The victims are subjected to physical, psychological, physiological and emotional torture and it is the reason government should speedily step in to rescue them from the grip of rapists. It is the duty of government to protect citizens within the ambit of the constitution. Government needs to enforce stricter laws to punish rapists and try them speedily in special courts. After conviction, they should be named and shamed by publishing their names in a sex offenders’ register. Ekiti State has launched its own version of such a register.

To make the fight sweeping, the government should collaborate with teachers, religious and traditional rulers to curb the disgraceful act festering like a bad sore across many parts of the state. A group, Child Protection Advocates, says the rape epidemic in Gombe is becoming scary, lamenting that the victims’ parents would prefer them to suffer in silence than be subjected to ridicule by reporting the cases. Advocacy groups should step in to enlighten the parents about how to report rape cases while the government should encourage victims to speak out by promptly getting justice for them.

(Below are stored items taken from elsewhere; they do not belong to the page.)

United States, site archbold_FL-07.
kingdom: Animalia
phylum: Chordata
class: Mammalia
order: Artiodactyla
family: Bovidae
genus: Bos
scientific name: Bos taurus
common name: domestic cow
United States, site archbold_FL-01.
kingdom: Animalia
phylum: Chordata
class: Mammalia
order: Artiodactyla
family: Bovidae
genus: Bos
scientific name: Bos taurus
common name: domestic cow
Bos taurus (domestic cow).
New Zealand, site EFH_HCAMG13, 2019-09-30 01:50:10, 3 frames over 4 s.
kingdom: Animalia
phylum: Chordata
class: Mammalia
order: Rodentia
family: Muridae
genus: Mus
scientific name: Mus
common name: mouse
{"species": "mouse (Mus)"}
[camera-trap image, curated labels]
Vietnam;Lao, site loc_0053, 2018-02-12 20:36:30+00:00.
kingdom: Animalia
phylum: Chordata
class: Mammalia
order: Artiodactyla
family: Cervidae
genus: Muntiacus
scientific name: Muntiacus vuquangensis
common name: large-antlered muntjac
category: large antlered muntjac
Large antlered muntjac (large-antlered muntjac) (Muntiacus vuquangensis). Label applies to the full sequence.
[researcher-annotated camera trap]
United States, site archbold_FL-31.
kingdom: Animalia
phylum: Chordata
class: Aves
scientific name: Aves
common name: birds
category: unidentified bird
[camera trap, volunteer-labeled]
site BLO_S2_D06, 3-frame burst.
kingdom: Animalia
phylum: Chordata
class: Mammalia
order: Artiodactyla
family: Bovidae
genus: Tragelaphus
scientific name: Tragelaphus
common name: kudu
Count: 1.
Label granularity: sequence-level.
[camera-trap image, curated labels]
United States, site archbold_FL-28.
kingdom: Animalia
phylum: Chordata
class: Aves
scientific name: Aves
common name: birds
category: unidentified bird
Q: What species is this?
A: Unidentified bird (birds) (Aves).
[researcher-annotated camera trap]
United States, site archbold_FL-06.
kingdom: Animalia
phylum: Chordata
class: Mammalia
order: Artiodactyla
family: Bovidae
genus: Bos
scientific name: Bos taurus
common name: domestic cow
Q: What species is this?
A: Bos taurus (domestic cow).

The criminal justice system has been failing victims of rape for a long time. The Gombe State Government should emulate India, which in 2013 introduced tough rape laws after the brutal gang rape and murder of a student on a Delhi bus. The law prescribes death penalty in cases of rape leading to death or leaving the victim in a critical state. It also increases the minimum sentence for gang rape, rape of a minor, rape by police officers or an influential person from 10 to 20 years, with the possibility of an extension to life sentence without parole. In Pakistan, the new anti-rape law favours special courts for the speedy trial of rape suspects and chemical castration of serial rapists. So much needs to be done, especially through education, to reduce the number of rapes and sexual assaults that take place in the country.